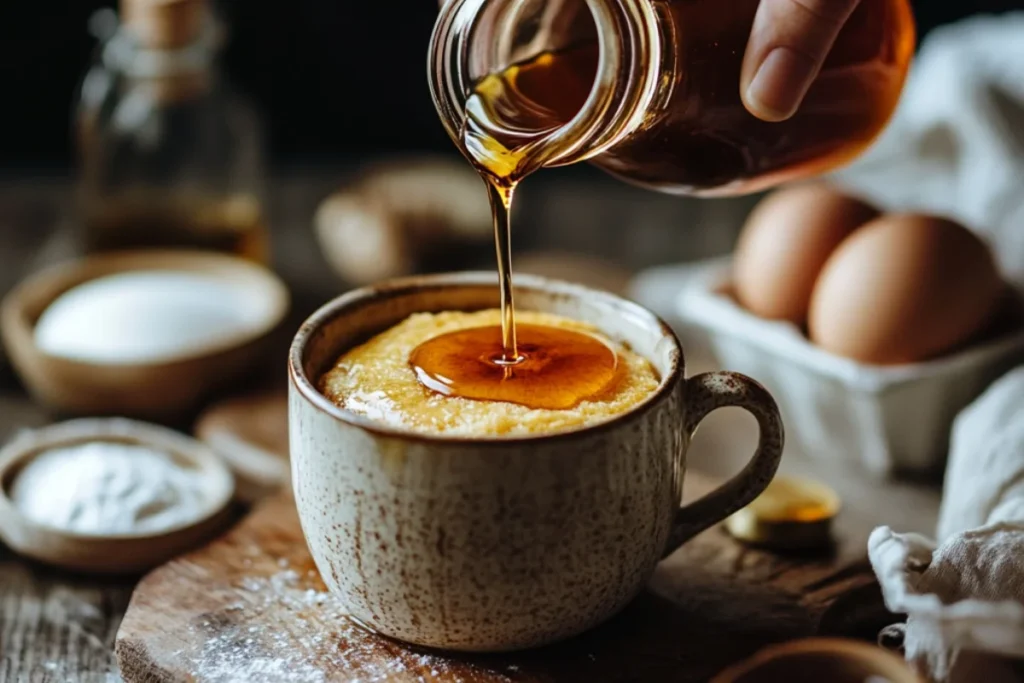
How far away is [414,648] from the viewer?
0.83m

● ● ●

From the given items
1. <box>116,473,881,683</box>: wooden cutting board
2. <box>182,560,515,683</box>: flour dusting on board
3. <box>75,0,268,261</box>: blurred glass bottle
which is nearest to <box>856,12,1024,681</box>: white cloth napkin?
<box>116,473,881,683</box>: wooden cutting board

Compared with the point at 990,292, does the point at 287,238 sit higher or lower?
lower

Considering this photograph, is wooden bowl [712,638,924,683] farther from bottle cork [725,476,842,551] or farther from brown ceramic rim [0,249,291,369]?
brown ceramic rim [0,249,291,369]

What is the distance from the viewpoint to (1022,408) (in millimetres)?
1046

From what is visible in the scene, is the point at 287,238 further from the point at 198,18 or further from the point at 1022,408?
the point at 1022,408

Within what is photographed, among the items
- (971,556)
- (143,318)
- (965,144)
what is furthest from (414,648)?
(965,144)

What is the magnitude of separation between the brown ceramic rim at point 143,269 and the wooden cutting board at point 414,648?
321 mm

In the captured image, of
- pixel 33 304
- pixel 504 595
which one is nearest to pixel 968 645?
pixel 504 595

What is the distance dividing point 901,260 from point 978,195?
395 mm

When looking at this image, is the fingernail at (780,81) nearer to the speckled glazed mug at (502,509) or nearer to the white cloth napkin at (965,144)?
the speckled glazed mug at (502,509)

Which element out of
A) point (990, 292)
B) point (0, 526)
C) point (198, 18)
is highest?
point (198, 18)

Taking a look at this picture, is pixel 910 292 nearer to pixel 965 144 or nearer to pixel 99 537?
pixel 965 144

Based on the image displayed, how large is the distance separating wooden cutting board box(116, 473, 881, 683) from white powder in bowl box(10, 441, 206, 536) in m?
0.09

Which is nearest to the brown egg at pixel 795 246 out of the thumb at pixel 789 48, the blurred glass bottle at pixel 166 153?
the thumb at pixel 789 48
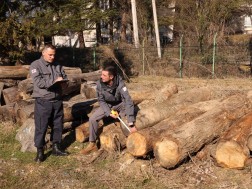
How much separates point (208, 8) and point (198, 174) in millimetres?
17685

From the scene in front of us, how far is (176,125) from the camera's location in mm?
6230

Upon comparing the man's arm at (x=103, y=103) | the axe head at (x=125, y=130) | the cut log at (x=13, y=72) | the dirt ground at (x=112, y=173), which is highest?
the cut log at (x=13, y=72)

● ● ●

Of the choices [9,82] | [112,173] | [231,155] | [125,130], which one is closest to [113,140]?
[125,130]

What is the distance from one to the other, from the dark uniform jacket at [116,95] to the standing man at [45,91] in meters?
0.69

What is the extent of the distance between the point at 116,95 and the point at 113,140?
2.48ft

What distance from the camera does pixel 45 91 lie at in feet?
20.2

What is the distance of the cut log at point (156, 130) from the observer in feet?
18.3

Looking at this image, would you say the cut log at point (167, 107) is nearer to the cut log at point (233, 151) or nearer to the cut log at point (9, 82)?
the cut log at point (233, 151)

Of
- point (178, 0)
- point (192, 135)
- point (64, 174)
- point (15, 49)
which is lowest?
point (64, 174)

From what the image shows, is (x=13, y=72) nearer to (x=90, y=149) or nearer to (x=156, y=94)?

● ● ●

• [WHAT THIS TASK INVOLVES]
Select every line above that contains the string "millimetres". Treat uppercase and lowercase letters as different.

• [EXERCISE OUTPUT]
What is the distance from the viewpoint to (1022,408) (in millimetres)?
How much separates point (208, 8) and point (198, 174) in millimetres?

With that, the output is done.